For all its qualities, the original Nexus 7 had a problem – it got slower the longer you used it. At least that’s what many users reported in righteous outrage.
The problem was related to low-level software, specifically to the way information was written on the flash storage of the tablet. As long as the data blocks that make up the storage were empty (when the tablet was new), writing data was quick and the operating system ran smoothly. As the storage space filled up, the operating system kept looking for free data blocks to use, which was fine until all the blocks became used up. At that moment, the operating system had to delete blocks before writing them, which caused the tablet to slow down dramatically.
The solution is for the OS to periodically issue a TRIM command, which goes through every data block that is no longer in use and wipes it.
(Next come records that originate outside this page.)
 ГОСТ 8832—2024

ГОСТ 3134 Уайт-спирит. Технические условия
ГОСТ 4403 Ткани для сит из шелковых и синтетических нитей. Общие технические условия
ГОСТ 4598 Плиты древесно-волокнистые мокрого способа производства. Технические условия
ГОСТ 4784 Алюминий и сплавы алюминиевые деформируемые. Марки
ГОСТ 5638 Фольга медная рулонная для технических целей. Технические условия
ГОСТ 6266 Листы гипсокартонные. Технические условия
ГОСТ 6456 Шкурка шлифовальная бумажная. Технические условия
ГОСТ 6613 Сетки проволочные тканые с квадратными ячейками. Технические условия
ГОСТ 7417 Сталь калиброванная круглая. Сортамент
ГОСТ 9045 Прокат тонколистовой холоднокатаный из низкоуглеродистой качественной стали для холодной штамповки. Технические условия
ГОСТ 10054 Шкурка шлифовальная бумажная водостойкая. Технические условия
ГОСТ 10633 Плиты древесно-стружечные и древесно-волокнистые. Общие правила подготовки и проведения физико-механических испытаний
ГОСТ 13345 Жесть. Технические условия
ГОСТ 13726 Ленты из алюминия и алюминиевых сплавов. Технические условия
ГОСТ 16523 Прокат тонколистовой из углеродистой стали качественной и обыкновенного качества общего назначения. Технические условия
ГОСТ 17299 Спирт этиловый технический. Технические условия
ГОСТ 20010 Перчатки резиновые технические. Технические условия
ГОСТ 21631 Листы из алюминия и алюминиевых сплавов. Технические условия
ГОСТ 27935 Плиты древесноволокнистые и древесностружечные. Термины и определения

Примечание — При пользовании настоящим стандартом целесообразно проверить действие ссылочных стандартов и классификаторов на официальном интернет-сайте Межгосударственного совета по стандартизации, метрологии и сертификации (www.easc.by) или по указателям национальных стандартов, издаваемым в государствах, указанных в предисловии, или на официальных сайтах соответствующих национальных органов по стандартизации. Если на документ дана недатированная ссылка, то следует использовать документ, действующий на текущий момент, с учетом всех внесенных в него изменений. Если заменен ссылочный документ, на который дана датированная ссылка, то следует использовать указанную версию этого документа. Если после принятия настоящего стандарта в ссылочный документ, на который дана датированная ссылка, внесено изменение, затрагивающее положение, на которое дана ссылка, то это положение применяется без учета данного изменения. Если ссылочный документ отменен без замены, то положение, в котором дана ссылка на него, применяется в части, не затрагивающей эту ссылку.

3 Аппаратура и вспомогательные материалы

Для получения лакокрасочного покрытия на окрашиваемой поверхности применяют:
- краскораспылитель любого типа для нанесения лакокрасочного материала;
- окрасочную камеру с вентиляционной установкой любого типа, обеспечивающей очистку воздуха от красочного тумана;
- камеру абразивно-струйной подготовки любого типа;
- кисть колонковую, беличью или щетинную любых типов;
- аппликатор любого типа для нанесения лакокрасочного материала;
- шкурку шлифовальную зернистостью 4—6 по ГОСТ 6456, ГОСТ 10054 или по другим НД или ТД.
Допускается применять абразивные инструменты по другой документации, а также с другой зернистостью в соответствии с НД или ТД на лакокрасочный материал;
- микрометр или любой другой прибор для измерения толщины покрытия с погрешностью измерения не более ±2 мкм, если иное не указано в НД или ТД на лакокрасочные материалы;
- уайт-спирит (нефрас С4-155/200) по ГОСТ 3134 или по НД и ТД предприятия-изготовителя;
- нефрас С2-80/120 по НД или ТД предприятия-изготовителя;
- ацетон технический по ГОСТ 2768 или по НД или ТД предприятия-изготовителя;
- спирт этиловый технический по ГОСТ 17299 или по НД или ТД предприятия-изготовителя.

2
This way, when data needs to be written on the flash storage, plenty of empty blocks are available.
TRIM doesn’t work on the Nexus 7 on Android 4.2, which explains why so many users have been having performance issues.
The good news is Android 4.3 supports the TRIM command, which means two things: the Nexus 7 (2013) won’t be having the same slowdown problems as the first generation, and the Nexus 7 (2012) should work better once you update it to Android 4.3.
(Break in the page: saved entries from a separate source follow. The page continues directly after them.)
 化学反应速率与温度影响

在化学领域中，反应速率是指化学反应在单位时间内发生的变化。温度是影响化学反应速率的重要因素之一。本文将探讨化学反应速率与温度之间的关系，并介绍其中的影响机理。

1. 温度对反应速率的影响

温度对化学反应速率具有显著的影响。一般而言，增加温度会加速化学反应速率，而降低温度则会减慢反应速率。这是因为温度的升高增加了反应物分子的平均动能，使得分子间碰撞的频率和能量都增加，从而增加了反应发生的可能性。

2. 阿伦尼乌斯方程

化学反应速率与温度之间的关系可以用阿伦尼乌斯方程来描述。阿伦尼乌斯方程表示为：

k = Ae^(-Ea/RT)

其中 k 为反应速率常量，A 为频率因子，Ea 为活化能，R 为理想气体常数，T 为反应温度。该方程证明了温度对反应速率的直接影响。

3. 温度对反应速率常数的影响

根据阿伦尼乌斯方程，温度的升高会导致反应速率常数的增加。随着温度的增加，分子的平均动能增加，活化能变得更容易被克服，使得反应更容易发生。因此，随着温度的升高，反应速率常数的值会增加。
According to Brian Klug of AnandTech, Android 4.3 will run the fstrim command daily, ensuring that wiped out space is constantly available on the Nexus 7. The command will run when the device is idle, the display turned off, and the battery is above 70 percent.
That means you shouldn’t expect to see an instant improvement as soon as you upgrade your Nexus 7 (2012) to Android 4.3. The trick is to leave the tablet a few hours unused and with the battery charged, so TRIM can work its magic.
The solution was available before to rooted Nexus 7 users through various apps, but it’s good to see Google working to improve the experience for everyone.